I’m sorry. I was going to write “Which one or our…..” This was getting political so I pulled back.
In another part of the same forest, came on this:
Juergen Maier, chair of Great British Energy, said: “This report marks an exciting step towards unlocking the next 20 to 30 GW of offshore wind pipeline – enough power for the equivalent of almost 20m homes.”
So lets see, the British already have 30GW of wind, and there are about 28 million households. On Maier’s reasoning all they should need is another 5-10GW, and that’s all the UK households taken care of.
Why, if Maier is right, is the Government insisting on building out to close on 100GW of wind? If he is right this should be enough, on its own, to support 80 million households.
Intermittency, of course. The fact that dare not speak its name.
Waiting to find out what exactly Great British Energy is going to do. We know its going to absorb £5-10 billion, what we don’t know is what its going to do with it. Apart from paying Mr Maier.
Homes powered is a silly metric. What about industrial, commercial and government buildings? Wind powers zero homes when the wind doesn’t blow and solar powers nothing at night or in cloudy weather. To have reliable electric power you need two things – 1) reliable 24/7/365 base load power that meets most of the minimum continuous demand and 2) dispatchable rapidly adjustable peaking power to match supply to fluctuating demand. Wind/solar do not eliminate the need for either but do compromise the efficiency and economics of both.
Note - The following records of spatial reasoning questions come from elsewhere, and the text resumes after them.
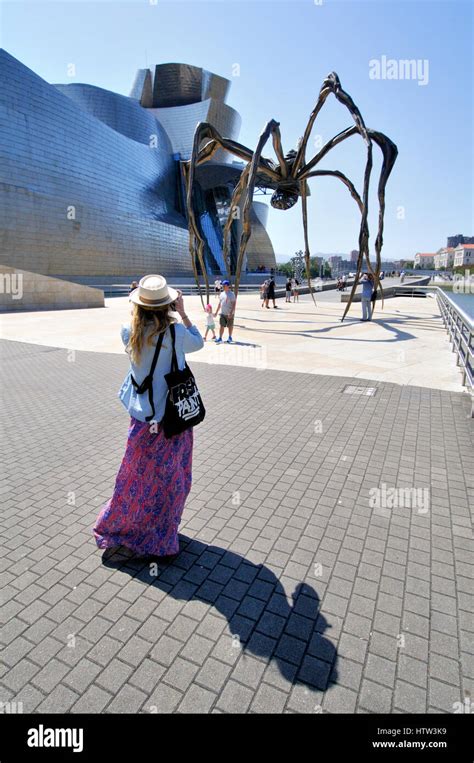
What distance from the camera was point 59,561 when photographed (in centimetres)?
293

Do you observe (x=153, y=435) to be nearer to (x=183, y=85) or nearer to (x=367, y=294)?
(x=367, y=294)

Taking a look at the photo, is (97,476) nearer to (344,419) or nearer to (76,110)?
(344,419)

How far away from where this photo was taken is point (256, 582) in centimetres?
272

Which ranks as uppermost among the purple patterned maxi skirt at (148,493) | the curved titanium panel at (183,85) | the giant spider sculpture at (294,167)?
the curved titanium panel at (183,85)

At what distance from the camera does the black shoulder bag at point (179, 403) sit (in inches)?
103

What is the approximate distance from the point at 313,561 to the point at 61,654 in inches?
65.0

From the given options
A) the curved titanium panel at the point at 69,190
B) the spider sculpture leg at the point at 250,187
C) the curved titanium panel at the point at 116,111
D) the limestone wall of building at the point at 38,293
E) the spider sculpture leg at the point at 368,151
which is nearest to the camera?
the spider sculpture leg at the point at 250,187

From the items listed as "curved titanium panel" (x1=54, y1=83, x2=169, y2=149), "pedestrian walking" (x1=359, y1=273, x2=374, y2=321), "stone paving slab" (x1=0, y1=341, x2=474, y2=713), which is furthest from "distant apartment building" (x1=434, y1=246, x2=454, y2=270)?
"stone paving slab" (x1=0, y1=341, x2=474, y2=713)

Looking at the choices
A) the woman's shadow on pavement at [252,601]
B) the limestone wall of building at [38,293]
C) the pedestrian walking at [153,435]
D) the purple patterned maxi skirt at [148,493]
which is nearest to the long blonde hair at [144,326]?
the pedestrian walking at [153,435]

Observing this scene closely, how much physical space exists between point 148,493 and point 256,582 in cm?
93

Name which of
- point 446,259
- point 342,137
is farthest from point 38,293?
point 446,259

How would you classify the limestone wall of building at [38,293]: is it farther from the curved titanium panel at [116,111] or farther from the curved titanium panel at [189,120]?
the curved titanium panel at [189,120]

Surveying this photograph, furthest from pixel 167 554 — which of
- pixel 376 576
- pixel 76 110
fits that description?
pixel 76 110

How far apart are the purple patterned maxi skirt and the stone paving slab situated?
157 mm
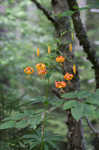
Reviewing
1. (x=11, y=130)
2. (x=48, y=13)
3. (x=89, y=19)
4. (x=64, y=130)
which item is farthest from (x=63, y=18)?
(x=89, y=19)

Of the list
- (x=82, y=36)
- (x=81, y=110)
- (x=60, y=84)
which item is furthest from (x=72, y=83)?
(x=81, y=110)

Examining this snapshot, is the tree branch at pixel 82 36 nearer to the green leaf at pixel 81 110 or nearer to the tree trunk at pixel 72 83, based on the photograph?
the tree trunk at pixel 72 83

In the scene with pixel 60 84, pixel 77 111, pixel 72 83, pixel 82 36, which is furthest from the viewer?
pixel 72 83

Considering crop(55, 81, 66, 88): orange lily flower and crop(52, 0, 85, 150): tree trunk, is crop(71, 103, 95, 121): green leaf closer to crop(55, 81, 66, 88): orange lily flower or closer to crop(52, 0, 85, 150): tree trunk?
crop(55, 81, 66, 88): orange lily flower

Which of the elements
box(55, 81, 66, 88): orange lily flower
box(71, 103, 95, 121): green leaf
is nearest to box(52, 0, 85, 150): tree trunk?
box(55, 81, 66, 88): orange lily flower

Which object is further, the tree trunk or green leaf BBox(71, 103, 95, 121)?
the tree trunk

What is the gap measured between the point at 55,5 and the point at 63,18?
0.88 ft

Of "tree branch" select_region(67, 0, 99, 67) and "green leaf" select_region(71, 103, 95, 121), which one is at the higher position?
"tree branch" select_region(67, 0, 99, 67)

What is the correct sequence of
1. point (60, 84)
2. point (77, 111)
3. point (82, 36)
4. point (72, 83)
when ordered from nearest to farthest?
point (77, 111)
point (60, 84)
point (82, 36)
point (72, 83)

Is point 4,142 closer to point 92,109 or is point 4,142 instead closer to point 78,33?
point 78,33

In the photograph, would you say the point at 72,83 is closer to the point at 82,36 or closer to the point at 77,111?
the point at 82,36

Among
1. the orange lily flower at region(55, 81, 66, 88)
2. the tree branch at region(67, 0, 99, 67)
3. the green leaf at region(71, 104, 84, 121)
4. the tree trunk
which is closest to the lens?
the green leaf at region(71, 104, 84, 121)

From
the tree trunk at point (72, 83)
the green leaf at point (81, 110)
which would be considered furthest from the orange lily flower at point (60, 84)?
the tree trunk at point (72, 83)

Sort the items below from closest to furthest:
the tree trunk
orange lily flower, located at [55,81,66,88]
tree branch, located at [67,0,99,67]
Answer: orange lily flower, located at [55,81,66,88]
tree branch, located at [67,0,99,67]
the tree trunk
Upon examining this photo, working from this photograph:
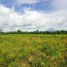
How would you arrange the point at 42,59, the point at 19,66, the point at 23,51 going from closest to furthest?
the point at 19,66 < the point at 42,59 < the point at 23,51

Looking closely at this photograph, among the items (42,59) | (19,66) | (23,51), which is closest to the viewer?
(19,66)

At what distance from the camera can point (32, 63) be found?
18.0m

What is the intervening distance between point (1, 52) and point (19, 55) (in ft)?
7.91

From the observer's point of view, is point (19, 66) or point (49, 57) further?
point (49, 57)

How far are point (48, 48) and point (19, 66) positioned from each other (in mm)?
4769

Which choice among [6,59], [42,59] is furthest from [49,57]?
[6,59]

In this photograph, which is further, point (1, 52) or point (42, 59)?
point (1, 52)

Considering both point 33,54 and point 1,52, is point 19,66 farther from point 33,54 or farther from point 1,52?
point 1,52

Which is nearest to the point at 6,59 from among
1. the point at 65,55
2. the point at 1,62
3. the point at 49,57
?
the point at 1,62

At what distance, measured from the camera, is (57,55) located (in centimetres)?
2064

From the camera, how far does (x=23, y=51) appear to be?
20.5 m

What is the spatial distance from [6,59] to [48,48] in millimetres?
4366

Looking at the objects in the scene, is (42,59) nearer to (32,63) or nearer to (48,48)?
(32,63)

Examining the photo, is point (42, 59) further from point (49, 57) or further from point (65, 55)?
point (65, 55)
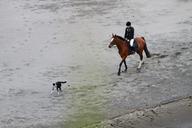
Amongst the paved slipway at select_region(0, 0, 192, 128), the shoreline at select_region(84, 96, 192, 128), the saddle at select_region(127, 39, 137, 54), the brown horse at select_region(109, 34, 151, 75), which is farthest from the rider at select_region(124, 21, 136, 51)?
the shoreline at select_region(84, 96, 192, 128)

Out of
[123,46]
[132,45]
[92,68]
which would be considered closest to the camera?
[123,46]

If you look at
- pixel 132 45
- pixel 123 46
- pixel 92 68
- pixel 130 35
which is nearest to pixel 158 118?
pixel 123 46

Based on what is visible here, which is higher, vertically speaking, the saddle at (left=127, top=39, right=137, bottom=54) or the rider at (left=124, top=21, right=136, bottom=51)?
the rider at (left=124, top=21, right=136, bottom=51)

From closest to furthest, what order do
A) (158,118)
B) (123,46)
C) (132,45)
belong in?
(158,118) → (123,46) → (132,45)

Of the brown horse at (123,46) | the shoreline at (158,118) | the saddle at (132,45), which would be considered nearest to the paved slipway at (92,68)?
the shoreline at (158,118)

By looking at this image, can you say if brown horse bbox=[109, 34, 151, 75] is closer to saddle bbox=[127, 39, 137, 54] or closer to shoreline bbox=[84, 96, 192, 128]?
saddle bbox=[127, 39, 137, 54]

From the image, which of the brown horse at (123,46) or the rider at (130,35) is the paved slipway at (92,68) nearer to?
the brown horse at (123,46)

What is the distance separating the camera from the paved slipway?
52.4ft

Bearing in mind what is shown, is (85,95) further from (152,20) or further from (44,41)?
(152,20)

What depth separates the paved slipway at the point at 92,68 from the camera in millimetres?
15984

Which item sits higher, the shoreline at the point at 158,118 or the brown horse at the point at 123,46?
the brown horse at the point at 123,46

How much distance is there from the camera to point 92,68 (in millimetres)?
20531

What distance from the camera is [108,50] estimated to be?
2288 cm

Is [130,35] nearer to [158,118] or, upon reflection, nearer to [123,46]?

Now do hurricane damage to turbines after landfall?
Green prayer wheels are as fragile as they are ugly.
“But what would happen if such naked structures are built, particularly in the Gulf of Mexico or off the Atlantic Coast?”
What would happen if airliners crashed at the same rate as these windmills? It’s all APM — Other Peoples’ Money. Except it’s really not.
As a test, they should try to get insurance on these things. From a real insurance company, not the taxpayers.
The solution is so simple, take the money you are wasting on wind and solar and build new fossil fuel and nuclear generators. Your power will be more affordable, available all the time, is no threat to the grid, will not slaughter our wildlife, has long life expectancy and can be cranked up or down if needed. It’s a no brainer.